## Vorliegender Text

------------------------------------------------------------------------

Ulrich Drees / Plaschka, Oliver – Narnia. Das Rollenspiel

_Allgemeines_

Das „Narnia-Rollenspiel“ von Ulrich Drees und Oliver Plaschka ist das erste offizielle Rollenspiel zur Fantasywelt von C. S. Lewis. Es richtet sich vor allem auch an Rollenspielneulinge und Einsteiger, was sich deutlich in dem einfachen Regelsystem wiederspiegelt, aber dazu später mehr. Die Aufmachung ist sehr gelungen, auch wenn das Format (es ist in Buchform erschienen) eher untypisch für ein Rollenspiel ist. Es ist komplett dreifarbig gehalten und mit sehr schönen Illustrationen von Kai Graf versehen.

Ansonsten enthält das Regelwerk alles, was das geneigte „Narnia“-Fanherz begehrt. Neben drei menschlichen Kulturen lassen sich eine Reihe an Fabelwesen und natürlich die sprechenden Tiere spielen. Es empfiehlt sich zwar, gerade für Spielleiter, die „Narnia“-Bücher gelesen zu haben, allerdings wird in dem Band so detailliert auf die Welt eingegangen, dass das nicht zwingend notwendig scheint. Das Buch ist in vierzehn Kapitel gegliedert, wobei die Kapitel über die Charaktererschaffung und das Kapitel mit Tipps für den Spielleiter (der hier sehr passend Erzähler genannt wird) erwartungsgemäß die mit Abstand längsten sind. Sehr hilfreich für Neulinge sind auch die ausführliche Einleitung und die Weltenbeschreibung.

------------------------------------------------------------------------

## Datenauszüge

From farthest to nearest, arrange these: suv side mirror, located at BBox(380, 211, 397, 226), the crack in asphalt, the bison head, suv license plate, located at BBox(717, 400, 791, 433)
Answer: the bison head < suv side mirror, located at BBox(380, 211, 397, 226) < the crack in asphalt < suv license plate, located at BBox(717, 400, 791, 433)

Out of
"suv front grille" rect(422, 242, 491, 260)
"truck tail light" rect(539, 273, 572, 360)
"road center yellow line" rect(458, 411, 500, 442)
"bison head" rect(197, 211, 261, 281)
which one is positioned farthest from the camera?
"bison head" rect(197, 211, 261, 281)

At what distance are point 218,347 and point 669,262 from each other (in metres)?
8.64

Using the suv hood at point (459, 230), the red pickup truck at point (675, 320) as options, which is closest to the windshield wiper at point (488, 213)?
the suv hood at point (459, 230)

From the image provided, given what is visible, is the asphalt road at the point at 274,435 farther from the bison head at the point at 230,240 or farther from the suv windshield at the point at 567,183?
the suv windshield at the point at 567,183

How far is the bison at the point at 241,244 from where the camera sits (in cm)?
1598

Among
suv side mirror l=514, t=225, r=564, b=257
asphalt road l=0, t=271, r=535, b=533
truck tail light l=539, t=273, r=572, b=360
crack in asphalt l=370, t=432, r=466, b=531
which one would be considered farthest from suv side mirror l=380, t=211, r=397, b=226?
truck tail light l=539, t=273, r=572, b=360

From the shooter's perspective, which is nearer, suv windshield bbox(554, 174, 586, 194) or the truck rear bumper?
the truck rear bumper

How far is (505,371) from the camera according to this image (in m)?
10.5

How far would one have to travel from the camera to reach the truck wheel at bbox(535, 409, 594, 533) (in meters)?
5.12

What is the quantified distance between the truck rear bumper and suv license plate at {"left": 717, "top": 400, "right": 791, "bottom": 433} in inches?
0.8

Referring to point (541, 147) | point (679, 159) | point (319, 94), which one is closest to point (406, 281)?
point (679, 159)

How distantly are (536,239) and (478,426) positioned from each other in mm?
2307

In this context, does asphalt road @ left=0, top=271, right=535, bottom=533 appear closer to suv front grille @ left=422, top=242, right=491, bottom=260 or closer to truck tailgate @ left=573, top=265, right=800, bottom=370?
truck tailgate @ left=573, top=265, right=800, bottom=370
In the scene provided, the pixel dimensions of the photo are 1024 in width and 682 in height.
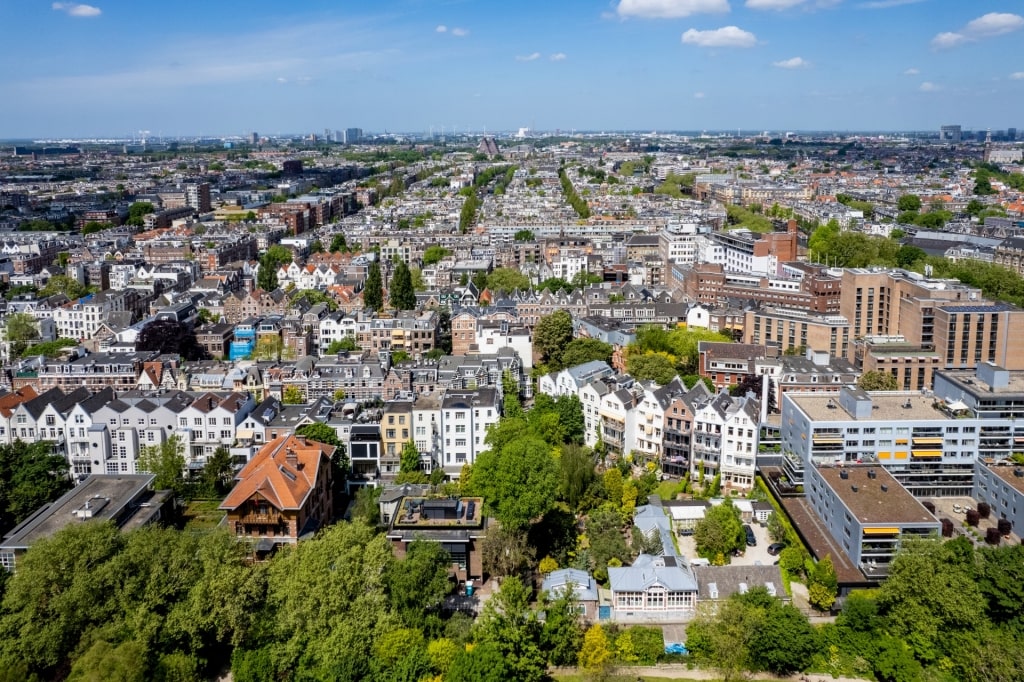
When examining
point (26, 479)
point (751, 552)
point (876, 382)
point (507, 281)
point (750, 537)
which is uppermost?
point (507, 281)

------------------------------------------------------------------------

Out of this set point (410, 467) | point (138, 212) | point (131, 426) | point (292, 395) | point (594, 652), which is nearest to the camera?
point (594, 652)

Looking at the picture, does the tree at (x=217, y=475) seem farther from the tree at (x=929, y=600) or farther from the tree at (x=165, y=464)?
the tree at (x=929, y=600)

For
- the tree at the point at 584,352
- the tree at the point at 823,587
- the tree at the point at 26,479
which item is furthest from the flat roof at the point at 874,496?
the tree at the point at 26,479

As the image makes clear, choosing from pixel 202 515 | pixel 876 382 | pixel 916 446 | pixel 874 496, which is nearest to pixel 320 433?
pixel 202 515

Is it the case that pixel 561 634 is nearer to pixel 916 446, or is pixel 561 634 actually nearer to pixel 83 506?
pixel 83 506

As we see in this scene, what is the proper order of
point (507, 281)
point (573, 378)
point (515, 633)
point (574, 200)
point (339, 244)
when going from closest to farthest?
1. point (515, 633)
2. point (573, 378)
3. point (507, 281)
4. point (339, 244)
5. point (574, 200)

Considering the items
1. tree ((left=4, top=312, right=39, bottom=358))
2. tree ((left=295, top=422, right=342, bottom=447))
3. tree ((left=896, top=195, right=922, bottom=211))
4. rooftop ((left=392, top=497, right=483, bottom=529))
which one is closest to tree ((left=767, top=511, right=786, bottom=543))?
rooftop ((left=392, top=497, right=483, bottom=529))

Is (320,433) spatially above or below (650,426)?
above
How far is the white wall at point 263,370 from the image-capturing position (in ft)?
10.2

------------------------------------------------------------------------

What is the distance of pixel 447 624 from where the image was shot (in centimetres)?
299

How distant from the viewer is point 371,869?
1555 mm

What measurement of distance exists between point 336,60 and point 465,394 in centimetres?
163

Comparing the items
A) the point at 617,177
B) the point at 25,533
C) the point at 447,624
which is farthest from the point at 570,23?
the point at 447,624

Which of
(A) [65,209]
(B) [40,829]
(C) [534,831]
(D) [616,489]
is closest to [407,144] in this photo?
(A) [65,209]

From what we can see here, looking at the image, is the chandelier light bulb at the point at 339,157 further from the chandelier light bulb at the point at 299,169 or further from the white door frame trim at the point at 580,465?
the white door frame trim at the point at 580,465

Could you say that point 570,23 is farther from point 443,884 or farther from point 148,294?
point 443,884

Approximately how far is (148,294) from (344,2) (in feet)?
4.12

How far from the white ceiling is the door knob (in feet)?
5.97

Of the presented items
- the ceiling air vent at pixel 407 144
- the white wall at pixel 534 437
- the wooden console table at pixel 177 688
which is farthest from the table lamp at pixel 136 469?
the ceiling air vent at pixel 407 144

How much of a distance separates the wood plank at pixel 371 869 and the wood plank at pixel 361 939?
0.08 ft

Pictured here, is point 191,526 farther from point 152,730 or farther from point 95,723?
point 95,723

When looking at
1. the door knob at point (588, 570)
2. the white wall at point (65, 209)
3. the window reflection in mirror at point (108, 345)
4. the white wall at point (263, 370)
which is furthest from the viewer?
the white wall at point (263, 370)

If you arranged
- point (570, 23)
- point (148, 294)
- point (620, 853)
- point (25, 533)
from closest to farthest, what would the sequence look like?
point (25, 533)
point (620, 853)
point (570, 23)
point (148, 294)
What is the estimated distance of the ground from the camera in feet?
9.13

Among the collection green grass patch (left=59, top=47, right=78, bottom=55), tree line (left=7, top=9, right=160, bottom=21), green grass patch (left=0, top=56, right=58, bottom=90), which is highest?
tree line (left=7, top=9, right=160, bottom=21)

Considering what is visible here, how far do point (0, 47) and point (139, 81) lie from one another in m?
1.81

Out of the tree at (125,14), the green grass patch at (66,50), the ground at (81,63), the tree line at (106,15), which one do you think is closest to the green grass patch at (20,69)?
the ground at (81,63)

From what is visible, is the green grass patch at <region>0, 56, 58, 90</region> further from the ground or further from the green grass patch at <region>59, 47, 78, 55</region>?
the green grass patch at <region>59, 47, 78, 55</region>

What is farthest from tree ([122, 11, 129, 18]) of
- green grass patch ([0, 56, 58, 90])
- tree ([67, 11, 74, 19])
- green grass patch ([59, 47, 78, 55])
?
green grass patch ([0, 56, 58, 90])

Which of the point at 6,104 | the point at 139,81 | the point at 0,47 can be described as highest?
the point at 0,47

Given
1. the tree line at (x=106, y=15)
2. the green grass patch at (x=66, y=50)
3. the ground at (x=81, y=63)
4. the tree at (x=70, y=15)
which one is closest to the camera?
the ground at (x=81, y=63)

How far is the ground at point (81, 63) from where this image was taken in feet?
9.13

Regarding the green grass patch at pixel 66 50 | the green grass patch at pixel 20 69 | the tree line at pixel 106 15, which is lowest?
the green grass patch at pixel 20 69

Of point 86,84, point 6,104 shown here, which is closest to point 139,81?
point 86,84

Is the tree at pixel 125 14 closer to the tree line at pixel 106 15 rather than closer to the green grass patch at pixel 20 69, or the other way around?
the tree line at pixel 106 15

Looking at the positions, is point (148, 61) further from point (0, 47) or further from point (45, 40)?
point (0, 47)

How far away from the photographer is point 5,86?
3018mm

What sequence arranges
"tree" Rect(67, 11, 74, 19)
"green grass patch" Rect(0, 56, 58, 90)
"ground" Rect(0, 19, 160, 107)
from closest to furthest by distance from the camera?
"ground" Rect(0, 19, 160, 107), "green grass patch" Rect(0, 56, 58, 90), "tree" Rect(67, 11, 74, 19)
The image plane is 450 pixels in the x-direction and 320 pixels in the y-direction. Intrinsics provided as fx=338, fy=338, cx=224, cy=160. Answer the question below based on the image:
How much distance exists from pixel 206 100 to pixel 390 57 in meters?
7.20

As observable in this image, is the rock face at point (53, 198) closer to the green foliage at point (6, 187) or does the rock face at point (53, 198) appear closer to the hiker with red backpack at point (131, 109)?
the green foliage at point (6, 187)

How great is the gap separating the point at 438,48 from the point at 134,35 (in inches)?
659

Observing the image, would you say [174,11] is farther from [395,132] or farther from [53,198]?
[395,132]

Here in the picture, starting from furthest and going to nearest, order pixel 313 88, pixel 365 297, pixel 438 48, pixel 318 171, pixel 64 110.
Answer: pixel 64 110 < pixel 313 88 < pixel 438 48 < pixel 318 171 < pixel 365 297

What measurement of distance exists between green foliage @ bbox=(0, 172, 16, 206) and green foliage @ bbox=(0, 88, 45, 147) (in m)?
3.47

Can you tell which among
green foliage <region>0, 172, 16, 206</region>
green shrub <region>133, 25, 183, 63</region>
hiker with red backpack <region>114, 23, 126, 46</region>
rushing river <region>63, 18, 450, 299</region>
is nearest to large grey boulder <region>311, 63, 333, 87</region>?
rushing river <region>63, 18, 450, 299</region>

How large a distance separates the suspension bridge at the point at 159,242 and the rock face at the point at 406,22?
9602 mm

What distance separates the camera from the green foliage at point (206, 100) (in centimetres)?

------------------------------------------------------------------------

## Aufgabenziel
Gib den Text über das Narnia-Rollenspiel vollständig und wortgetreu wieder. Die Zeilen werden hier nicht gebraucht.

## Erledigte Aufgabe
Ulrich Drees / Plaschka, Oliver – Narnia. Das Rollenspiel

_Allgemeines_

Das „Narnia-Rollenspiel“ von Ulrich Drees und Oliver Plaschka ist das erste offizielle Rollenspiel zur Fantasywelt von C. S. Lewis. Es richtet sich vor allem auch an Rollenspielneulinge und Einsteiger, was sich deutlich in dem einfachen Regelsystem wiederspiegelt, aber dazu später mehr. Die Aufmachung ist sehr gelungen, auch wenn das Format (es ist in Buchform erschienen) eher untypisch für ein Rollenspiel ist. Es ist komplett dreifarbig gehalten und mit sehr schönen Illustrationen von Kai Graf versehen.

Ansonsten enthält das Regelwerk alles, was das geneigte „Narnia“-Fanherz begehrt. Neben drei menschlichen Kulturen lassen sich eine Reihe an Fabelwesen und natürlich die sprechenden Tiere spielen. Es empfiehlt sich zwar, gerade für Spielleiter, die „Narnia“-Bücher gelesen zu haben, allerdings wird in dem Band so detailliert auf die Welt eingegangen, dass das nicht zwingend notwendig scheint. Das Buch ist in vierzehn Kapitel gegliedert, wobei die Kapitel über die Charaktererschaffung und das Kapitel mit Tipps für den Spielleiter (der hier sehr passend Erzähler genannt wird) erwartungsgemäß die mit Abstand längsten sind. Sehr hilfreich für Neulinge sind auch die ausführliche Einleitung und die Weltenbeschreibung.